Hermanos en Jesucristo:
El domingo pasado, en medio de la Cuaresma, contemplamos el misterio de la Transfiguración de Jesús. Nos dice el Evangelio que el Señor, después de haberse transfigurado mostrando su gloria de Dios, dice a sus discípulos: “No cuenten a nadie la visión hasta que el Hijo del Hombre resucite de entre los muertos” (Mt 17,9).
Cristo tendrá que ser humillado con todo tipo de insultos y desprecios, sufrirá la flagelación y la coronación de espinas, cargará con la cruz y finalmente morirá crucificado después de indecibles dolores. En efecto, Cristo, “siendo de condición divina, no retuvo ávidamente el ser igual a Dios. Sino que se despojó de sí mismo tomando condición de siervo haciéndose semejante a los hombres y apareciendo en su porte como hombre; y se humilló a sí mismo, obedeciendo hasta la muerte y muerte de cruz” (Fil 2,6-8).
En la Transfiguración, Cristo quiso preparar a sus discípulos a lo que sería la necedad y el escándalo de la cruz (ver 1 Cor 1,23). Si la pasión del Señor fue la máxima expresión de su anonadamiento y lo que más ocultó su condición de Dios, la Transfiguración, en cambio, es la máxima manifestación de su gloria divina, antes de su Resurrección. Los apóstoles, además de ver esa gloria, escucharon la voz del Padre, en referencia a Cristo: “Este es mi Hijo amado, en quien tengo mi complacencia: escúchenle” (Mt 17, 5).

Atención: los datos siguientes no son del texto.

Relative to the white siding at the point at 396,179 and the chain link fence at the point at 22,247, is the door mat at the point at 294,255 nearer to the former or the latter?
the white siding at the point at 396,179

De esta manera, Jesucristo anima a sus discípulos a perseverar en la fe y la esperanza en medio de las dificultades de esta vida, sabiendo que lo que viene después es el cumplimiento de las promesas del Señor, es decir, la alegría eterna del Cielo. Cuando contemplemos la gloria de Dios cara a cara, podremos decir para siempre: “Señor, ¡qué bien estamos aquí!” (Mt 17, 4).
Con los ojos de la fe hemos de mirar a Jesús, quien “desciende para sufrir en la tierra, para servir en la tierra, para ser despreciado y crucificado en la tierra. La Vida desciende para hacerse matar; el Pan desciende para tener hambre; el Camino desciende para fatigarse andando; la Fuente desciende para sentir la sed; y tú, ¿vas a negarte a sufrir?” (San Agustín).
El Señor nos ha dicho: “Si alguno quiere venir en pos de mí, niéguese a sí mismo, tome su cruz cada día, y sígame. Porque quien quiera salvar su vida, la perderá; pero quien pierda su vida por mí, ése la salvará” (Lc 9,23-24). Estas palabras dicen simplemente la verdad de nuestra vida marcada por el pecado, pero que nos aseguran que siguiendo el camino de Cristo y unidos a Él por la gracia del Espíritu Santo tenemos la confianza de participar también de su gloria y Resurrección.